Jak przekazała włoska agencja prasowa ANSA, testament Silvio Berlusconiego został otwarty w środę 5 lipca w jednej z kancelarii notarialnych w Mediolanie. Były polityk i biznesmen swoją ostatnią wolę spisał na papierze 19 stycznia 2022 r. - to właśnie taka data widniała na kopercie, w której znajdował się testament.
Według ANSY Berlusconi podzielił akcje swojego holdingu Fininvest na swoich najbliższych w taki sposób, by uniknąć tarć i nieporozumień między nimi. Berlusconi obawiał się, że jego pieniądze mogą podzielić rodzinę, jak miało to miejsce w przypadku Giovanniego Agnelliego, właściciela koncernu Fiat.
Zdaniem włoskiej prasy aż 53 proc. Fininverstu trafiło do Mariny i Pier Silvio Berlusconich, dzieci biznesmena z pierwszego małżeństwa. Obydwoje otrzymali po 26,5 procent. Ponadto to córce Marinie przeznaczył zadanie podejmowania wszelkich istotnych decyzji w sprawie holdingu wśród pozostałych spadkobierców akcji.
Pozostałe 47 proc. Berlusconi zapisał Luigiemu, Eleonorze i Barbarze, dzieciom z jego drugiego małżeństwa z Veronicą Lario. Podobnie jak w przypadku Mariny i Pier Silvio akcje zostały podzielone po równo na każdego z potomków.
Ponadto aż 100 milionów euro Berlusconi przekazał swojej ostatniej partnerce, Marcie Fascinie, deputowanej z ramienia partii Forza Italia. Natomiast jego wieloletni współpracownik Marcello Dell'Utri otrzymał 30 milionów.
Jak napisał Silvio Berlusconi w swoim testamencie, "nagrodził bliskich za to, że ich kochał, a oni kochali jego".
Nie żyje Silvio Berlusconi, włoski polityk i biznesmen
Przypomnijmy, że 12 czerwca zmarł były wieloletni premier Włoch Silvio Berlusconi. Jak wskazały włoskie i zagraniczne media, do śmierci włoskiego polityka mógł przyczynić się nowotwór. U polityka lekarze mieli zdiagnozować białaczkę. W związku z chorobą Berlusconi przebywał w mediolańskim szpitalu San Raffaele, który wcześniej opuścił pod koniec marca.
Stan zdrowia biznesmena komentował jeszcze przed śmiercią jego brat Paolo Berlusconi. Po wyjściu z odwiedzin szpitalnych powiedział mediom, że "Silvio jest silny". – Jest jak skała, tym razem też sobie poradzi – przekazywał.
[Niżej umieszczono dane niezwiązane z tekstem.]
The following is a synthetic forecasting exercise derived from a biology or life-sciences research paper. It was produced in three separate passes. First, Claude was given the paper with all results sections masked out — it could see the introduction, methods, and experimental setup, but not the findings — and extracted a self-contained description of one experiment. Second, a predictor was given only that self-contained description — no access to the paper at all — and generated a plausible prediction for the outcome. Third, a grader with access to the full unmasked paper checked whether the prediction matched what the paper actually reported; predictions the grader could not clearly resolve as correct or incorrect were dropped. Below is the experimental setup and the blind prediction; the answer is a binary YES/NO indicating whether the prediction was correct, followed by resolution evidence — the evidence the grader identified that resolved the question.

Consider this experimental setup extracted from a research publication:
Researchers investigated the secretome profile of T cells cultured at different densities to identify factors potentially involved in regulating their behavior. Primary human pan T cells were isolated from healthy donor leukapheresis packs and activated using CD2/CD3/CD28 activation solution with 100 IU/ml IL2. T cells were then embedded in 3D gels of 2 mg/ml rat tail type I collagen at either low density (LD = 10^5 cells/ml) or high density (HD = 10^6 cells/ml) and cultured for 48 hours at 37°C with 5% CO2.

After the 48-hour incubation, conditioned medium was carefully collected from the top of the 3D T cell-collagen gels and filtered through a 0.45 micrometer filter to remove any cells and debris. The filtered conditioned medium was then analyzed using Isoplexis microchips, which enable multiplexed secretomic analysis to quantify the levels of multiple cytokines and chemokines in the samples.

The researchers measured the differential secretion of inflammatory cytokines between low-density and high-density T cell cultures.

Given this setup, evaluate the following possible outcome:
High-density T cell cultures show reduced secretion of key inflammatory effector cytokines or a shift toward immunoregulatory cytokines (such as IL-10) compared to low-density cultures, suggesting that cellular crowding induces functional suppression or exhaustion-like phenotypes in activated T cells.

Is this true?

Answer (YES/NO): NO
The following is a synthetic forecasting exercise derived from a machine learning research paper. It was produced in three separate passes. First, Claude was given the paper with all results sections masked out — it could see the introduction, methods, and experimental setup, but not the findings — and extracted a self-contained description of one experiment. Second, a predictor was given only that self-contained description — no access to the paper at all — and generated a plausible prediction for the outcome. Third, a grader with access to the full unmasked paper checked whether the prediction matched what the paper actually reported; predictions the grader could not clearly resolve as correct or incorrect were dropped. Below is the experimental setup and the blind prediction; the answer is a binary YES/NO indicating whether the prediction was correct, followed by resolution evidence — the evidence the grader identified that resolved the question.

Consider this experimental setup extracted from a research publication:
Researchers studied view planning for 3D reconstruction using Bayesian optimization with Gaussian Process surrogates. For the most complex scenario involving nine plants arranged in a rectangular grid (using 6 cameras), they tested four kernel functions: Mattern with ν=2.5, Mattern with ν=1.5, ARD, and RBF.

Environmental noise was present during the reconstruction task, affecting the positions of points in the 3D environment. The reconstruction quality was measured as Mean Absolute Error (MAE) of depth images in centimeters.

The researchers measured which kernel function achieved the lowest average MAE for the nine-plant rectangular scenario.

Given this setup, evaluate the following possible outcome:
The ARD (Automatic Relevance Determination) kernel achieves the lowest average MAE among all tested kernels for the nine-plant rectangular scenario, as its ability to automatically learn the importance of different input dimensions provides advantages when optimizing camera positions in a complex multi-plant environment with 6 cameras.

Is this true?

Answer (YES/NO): NO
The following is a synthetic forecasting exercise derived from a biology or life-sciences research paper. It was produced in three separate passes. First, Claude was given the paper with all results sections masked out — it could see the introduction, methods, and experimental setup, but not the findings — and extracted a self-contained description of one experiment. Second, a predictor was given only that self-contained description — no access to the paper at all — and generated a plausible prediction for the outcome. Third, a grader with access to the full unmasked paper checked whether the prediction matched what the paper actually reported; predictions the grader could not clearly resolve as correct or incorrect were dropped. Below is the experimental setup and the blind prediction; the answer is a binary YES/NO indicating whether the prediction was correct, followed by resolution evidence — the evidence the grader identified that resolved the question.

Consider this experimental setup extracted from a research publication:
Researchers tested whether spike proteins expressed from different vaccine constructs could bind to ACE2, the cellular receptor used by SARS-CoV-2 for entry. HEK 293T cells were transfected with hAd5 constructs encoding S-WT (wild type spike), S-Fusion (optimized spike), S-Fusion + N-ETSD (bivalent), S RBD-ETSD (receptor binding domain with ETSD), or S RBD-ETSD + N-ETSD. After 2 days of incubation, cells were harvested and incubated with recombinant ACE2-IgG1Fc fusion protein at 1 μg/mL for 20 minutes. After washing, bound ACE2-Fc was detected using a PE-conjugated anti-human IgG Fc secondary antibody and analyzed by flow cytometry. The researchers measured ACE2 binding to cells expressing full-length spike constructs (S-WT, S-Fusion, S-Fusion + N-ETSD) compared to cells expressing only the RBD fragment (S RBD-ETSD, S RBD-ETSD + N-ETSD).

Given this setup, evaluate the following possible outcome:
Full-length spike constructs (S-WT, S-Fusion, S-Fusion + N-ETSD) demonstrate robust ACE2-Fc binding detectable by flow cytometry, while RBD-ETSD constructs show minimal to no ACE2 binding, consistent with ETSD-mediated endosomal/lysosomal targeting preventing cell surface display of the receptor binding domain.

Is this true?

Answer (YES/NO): NO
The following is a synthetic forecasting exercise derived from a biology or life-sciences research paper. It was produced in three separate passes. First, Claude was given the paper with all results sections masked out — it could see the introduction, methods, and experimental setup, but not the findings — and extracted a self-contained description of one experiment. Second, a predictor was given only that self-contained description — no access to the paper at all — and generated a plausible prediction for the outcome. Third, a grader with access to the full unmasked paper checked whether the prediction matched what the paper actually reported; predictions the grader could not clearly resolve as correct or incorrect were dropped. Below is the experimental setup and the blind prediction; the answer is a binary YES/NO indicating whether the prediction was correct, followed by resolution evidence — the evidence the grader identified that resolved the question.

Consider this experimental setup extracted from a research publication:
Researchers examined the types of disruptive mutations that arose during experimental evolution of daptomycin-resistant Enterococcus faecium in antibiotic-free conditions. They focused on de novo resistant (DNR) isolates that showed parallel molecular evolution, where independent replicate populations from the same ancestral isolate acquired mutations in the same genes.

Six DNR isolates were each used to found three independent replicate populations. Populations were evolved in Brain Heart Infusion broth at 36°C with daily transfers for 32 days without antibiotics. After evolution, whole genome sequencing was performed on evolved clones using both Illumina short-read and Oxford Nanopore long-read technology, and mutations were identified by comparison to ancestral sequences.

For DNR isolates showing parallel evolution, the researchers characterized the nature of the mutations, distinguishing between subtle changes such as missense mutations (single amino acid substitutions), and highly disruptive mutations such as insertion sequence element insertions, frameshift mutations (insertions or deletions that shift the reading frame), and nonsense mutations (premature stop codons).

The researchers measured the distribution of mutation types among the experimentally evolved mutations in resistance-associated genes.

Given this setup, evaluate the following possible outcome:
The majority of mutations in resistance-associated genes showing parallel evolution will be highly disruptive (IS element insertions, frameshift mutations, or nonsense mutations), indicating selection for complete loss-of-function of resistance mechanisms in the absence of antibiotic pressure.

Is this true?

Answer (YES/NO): YES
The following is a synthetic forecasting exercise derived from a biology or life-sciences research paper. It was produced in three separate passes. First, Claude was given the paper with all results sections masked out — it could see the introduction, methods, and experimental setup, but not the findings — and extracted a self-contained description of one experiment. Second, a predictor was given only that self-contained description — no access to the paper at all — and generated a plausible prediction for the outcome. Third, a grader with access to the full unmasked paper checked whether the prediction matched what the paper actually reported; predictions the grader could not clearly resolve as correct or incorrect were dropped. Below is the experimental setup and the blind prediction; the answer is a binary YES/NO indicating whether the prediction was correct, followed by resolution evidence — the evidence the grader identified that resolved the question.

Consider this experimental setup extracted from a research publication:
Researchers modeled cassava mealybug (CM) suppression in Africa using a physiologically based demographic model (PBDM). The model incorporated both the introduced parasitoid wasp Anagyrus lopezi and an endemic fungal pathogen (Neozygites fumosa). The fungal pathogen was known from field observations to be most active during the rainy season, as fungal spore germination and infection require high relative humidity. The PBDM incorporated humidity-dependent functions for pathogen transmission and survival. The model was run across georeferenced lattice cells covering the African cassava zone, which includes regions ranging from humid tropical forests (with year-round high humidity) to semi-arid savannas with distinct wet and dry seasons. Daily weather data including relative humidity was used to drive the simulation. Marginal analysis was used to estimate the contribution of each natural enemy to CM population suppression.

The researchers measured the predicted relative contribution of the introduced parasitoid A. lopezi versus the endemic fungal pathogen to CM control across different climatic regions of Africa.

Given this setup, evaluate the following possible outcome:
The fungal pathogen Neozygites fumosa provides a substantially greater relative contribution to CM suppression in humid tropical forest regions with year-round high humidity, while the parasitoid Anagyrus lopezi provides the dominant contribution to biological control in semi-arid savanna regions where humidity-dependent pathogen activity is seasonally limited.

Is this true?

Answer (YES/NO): NO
Skandale z udziałem Berlusconiego
Do 2011 roku przeciwko Silvio Berlusconiemu toczyło się ponad 20 różnych postępowań, głównie o korupcję, ale wiele z nich zakończyło się na korzyść byłego premiera Włoch. W 2013 roku skazano go jednak za oszustwa podatkowe i defraudacje w koncernie Mediaset. Były premier został ostatecznie skazany na karę 4 lat pozbawienia wolności, którą skrócono do roku.
Oskarżano go o to, że jako udziałowiec prywatnych spółek i jednocześnie osoba pełniąca funkcje publiczne podejmuje działania, które prowadzi na korzyść własnych interesów.